More than Quantified

One of the major pushes I had to have this binary set etched on my center-back is how development work has deteriorated to the point of treating people as data.

Development and research organizations have turned to datafying people. While curating a database is essential for a number of reasons, a database is not an end to it all. Communities are more than the data they produce; they’re more than the quantified versions of themselves. Farmers are not equal to their harvest data every season. Women are more than just numbers being counted in community events. Children are more than just a certain percentage of beneficiaries.
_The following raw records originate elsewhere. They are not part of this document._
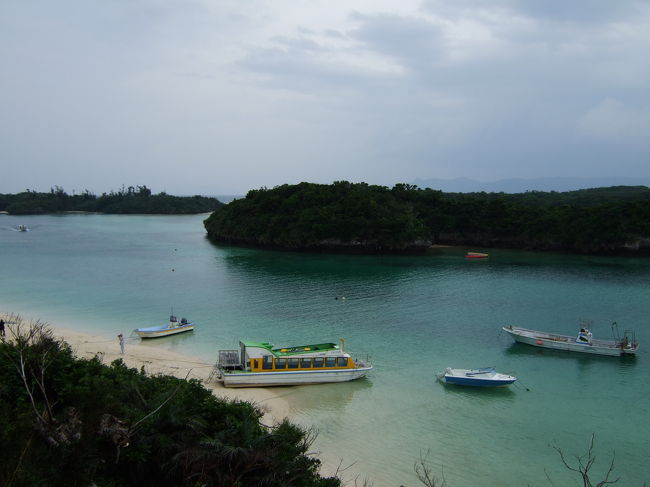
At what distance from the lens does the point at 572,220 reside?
6347 centimetres

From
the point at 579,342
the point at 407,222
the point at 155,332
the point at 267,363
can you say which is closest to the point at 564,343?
the point at 579,342

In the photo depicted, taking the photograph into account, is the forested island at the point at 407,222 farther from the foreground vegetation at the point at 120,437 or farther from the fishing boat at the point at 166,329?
the foreground vegetation at the point at 120,437

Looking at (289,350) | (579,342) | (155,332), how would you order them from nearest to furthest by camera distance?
1. (289,350)
2. (579,342)
3. (155,332)

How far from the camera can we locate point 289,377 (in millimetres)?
20281

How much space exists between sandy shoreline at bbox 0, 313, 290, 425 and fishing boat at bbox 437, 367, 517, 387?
6.58m

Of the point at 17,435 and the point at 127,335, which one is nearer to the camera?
the point at 17,435

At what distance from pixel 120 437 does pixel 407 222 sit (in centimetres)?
5445

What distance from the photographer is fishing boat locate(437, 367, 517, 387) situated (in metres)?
19.8

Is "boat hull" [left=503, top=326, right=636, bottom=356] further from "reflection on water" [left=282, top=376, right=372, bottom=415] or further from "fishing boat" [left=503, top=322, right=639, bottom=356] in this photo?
"reflection on water" [left=282, top=376, right=372, bottom=415]

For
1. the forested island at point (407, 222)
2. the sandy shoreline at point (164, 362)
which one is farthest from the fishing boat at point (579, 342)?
the forested island at point (407, 222)

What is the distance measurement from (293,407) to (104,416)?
9.14 metres

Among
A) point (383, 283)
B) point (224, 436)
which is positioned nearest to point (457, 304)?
point (383, 283)

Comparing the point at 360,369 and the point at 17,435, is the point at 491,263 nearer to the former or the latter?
the point at 360,369

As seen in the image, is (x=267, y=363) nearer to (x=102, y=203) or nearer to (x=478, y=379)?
(x=478, y=379)
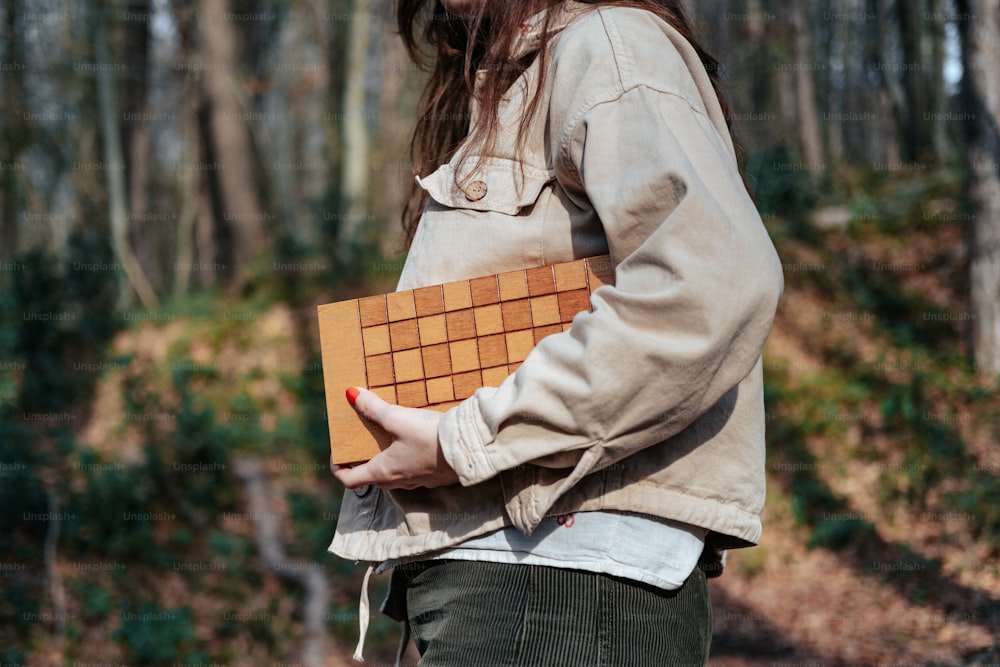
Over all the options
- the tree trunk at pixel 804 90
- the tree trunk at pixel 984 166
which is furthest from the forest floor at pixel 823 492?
the tree trunk at pixel 804 90

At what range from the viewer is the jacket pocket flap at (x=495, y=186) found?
4.52 ft

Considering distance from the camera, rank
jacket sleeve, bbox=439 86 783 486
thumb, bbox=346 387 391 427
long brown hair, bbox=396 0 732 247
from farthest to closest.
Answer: long brown hair, bbox=396 0 732 247, thumb, bbox=346 387 391 427, jacket sleeve, bbox=439 86 783 486

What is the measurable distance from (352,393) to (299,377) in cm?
752

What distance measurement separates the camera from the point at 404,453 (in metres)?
1.30

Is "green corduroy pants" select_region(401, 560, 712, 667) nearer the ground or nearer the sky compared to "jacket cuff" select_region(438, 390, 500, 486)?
nearer the ground

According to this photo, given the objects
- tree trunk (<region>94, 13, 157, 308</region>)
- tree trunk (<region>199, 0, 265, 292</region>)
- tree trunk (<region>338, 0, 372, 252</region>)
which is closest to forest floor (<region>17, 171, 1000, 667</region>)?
tree trunk (<region>94, 13, 157, 308</region>)

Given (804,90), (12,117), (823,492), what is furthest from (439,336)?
(804,90)

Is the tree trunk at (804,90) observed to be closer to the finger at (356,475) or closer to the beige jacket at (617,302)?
the beige jacket at (617,302)

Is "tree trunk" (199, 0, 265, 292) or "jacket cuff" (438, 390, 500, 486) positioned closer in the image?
"jacket cuff" (438, 390, 500, 486)

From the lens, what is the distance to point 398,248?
7.22 ft

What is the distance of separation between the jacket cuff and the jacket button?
36cm

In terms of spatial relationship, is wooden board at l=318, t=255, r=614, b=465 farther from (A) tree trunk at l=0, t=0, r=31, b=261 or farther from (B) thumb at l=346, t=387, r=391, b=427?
(A) tree trunk at l=0, t=0, r=31, b=261

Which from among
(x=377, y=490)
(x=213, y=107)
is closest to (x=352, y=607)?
(x=377, y=490)

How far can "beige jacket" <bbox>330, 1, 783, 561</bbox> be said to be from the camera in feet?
3.74
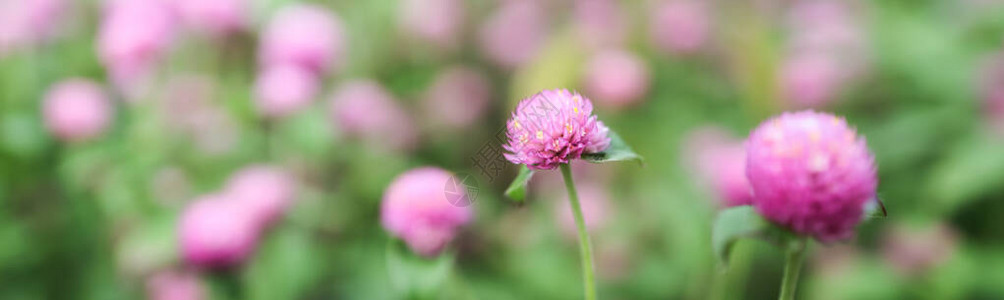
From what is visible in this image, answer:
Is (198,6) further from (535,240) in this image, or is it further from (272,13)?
(535,240)

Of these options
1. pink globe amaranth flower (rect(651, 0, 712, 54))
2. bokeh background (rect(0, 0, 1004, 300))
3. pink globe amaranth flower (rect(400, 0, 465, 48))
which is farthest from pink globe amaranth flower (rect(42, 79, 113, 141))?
pink globe amaranth flower (rect(651, 0, 712, 54))

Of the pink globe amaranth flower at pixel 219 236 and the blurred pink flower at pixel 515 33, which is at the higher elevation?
the blurred pink flower at pixel 515 33

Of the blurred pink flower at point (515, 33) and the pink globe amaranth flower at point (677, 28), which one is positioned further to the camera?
the blurred pink flower at point (515, 33)

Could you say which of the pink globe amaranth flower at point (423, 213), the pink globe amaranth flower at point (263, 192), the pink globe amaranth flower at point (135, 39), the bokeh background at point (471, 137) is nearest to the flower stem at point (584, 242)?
the pink globe amaranth flower at point (423, 213)

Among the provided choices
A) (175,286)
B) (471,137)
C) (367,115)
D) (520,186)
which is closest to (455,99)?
(471,137)

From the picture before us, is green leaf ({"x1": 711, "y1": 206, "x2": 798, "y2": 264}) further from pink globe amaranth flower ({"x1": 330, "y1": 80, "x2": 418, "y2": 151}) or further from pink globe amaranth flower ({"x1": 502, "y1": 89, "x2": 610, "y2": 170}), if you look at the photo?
pink globe amaranth flower ({"x1": 330, "y1": 80, "x2": 418, "y2": 151})

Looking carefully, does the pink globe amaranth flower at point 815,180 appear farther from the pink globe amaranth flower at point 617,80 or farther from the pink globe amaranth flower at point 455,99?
the pink globe amaranth flower at point 455,99
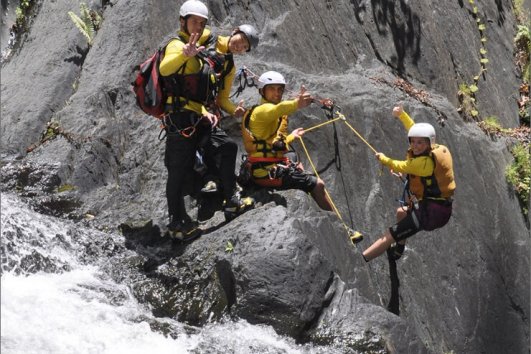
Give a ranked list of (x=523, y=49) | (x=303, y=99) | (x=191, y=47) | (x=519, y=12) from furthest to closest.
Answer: (x=519, y=12), (x=523, y=49), (x=303, y=99), (x=191, y=47)

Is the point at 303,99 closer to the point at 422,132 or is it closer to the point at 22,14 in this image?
the point at 422,132

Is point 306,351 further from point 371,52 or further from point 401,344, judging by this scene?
point 371,52

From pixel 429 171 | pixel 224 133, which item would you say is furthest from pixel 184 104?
pixel 429 171

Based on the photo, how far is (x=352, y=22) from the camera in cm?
1298

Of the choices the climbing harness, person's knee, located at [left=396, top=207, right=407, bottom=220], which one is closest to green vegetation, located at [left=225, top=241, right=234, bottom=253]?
the climbing harness

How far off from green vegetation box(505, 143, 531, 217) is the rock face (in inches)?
8.3

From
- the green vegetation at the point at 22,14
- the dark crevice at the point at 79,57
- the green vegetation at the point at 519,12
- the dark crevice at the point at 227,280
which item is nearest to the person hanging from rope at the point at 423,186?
the dark crevice at the point at 227,280

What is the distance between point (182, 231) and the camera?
858 centimetres

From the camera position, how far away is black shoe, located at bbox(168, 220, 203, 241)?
854 cm

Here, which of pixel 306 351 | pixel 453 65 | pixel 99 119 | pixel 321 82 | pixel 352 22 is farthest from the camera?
pixel 453 65

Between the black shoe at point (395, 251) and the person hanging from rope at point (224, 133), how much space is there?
89.1 inches

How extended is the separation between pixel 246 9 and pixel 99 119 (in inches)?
106

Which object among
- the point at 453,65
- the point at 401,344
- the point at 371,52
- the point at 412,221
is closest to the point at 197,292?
the point at 401,344

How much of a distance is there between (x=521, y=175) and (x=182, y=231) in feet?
24.6
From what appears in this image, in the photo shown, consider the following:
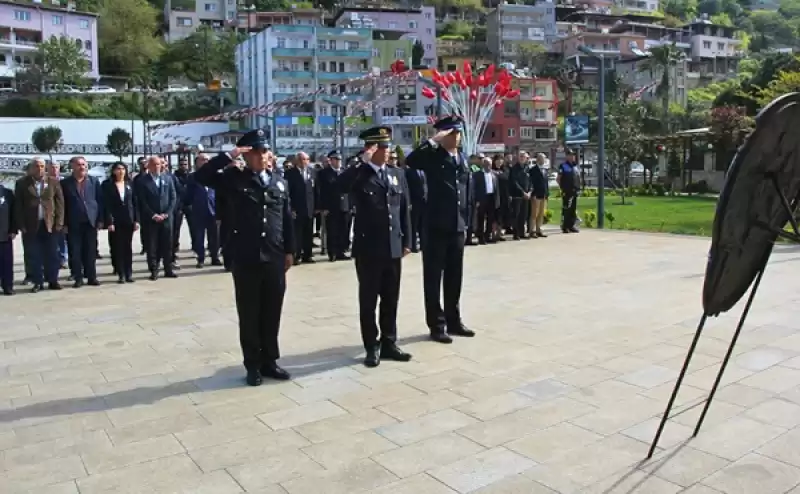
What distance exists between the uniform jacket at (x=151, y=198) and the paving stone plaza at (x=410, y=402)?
93.0 inches

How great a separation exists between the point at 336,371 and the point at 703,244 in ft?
32.3

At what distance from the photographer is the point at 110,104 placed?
70.3 meters

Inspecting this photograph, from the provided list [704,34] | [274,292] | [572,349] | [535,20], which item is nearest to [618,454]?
[572,349]

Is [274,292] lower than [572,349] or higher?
higher

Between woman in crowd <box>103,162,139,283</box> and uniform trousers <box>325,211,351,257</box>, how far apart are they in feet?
11.4

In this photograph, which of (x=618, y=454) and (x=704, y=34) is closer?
(x=618, y=454)

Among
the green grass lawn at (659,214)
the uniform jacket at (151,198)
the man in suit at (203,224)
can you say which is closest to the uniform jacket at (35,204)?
the uniform jacket at (151,198)

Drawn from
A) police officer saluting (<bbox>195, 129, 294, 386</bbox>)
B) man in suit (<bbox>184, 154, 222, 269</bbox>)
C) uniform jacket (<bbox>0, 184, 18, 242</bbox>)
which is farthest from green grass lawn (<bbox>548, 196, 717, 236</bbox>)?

People are not data; data can be parts of our beings, but we are more than the dataset we can get out of ourselves.

Development work, while in a continuous pursuit to improve, must also embrace a certain humility. That kind of humility that acknowledges that no amount of quantifying the past and present can help us conquer the future exactly the way we want to. That kind of humility that acknowledges that no amount of quantifying people can ever make us feel satisfied with the work that we do.

We are more than the binaries in an excel sheet. We are more than our guesses in likert scales as we try to quantify our preferences. We are more than variables and correlations.

Why don’t we give faces to the people we work with? Poverty has endless faces, and as we try to comfort ourselves with big data, we miss out the details. We miss out the short story how a community would value social relationships more than technologies. We are more than emerging patterns if only we give ourselves a chance to be.

I fear that we’ll reach a point when everyone will be reduced to data. I fear that the government can sell data for whatever gains. I fear that we’re just waiting for datasets to mature; mature enough to enable governments to manipulate people.

This is a call for development workers and researchers to take a step back. Our development work is more than data. It is more than log frames, and bottlenecks. We are fluxes. We are fragments trying to live in unity.

“What we don’t know, we don’t count.”

Charles Eisenstein, Climate: A New Story (2018)

We are unknown even to ourselves that even the quantified versions of ourselves don’t event count.